[Dataset entries]
▼▼▼
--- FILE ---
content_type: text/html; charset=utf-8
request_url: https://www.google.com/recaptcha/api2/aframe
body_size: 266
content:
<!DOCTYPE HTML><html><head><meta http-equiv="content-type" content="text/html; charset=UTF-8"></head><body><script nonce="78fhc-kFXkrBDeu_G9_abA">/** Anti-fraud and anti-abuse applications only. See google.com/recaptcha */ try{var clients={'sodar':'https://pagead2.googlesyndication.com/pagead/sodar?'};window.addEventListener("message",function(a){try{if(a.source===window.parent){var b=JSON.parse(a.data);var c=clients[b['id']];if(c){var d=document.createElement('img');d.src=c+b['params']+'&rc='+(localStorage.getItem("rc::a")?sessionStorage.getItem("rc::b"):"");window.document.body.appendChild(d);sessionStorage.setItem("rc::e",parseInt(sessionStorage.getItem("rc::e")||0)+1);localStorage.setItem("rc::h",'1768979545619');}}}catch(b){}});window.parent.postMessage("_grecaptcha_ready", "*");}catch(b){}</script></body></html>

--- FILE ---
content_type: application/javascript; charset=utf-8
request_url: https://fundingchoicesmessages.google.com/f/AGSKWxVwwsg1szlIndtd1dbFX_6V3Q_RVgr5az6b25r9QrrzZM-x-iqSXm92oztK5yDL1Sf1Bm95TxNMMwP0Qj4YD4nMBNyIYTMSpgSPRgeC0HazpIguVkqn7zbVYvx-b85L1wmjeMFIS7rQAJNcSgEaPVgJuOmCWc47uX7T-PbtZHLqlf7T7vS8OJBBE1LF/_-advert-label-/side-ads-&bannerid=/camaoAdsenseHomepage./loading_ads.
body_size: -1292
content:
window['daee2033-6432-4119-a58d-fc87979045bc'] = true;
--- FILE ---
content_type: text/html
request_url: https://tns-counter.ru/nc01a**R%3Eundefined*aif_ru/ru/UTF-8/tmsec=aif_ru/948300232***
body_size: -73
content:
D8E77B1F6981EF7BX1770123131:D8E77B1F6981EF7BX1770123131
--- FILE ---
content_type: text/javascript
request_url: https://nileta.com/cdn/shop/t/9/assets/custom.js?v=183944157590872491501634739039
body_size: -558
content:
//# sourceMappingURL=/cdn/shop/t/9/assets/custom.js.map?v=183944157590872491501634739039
▲▲▲
→ **What is needed**
The answer should be an exact copy of the lines from the one containing "D8E77B1F6981EF7BX1770123131:D8E77B1F6981EF7BX1770123131" through the last line of the entries, both included.

→ **Final answer**
D8E77B1F6981EF7BX1770123131:D8E77B1F6981EF7BX1770123131
--- FILE ---
content_type: text/javascript
request_url: https://nileta.com/cdn/shop/t/9/assets/custom.js?v=183944157590872491501634739039
body_size: -558
content:
//# sourceMappingURL=/cdn/shop/t/9/assets/custom.js.map?v=183944157590872491501634739039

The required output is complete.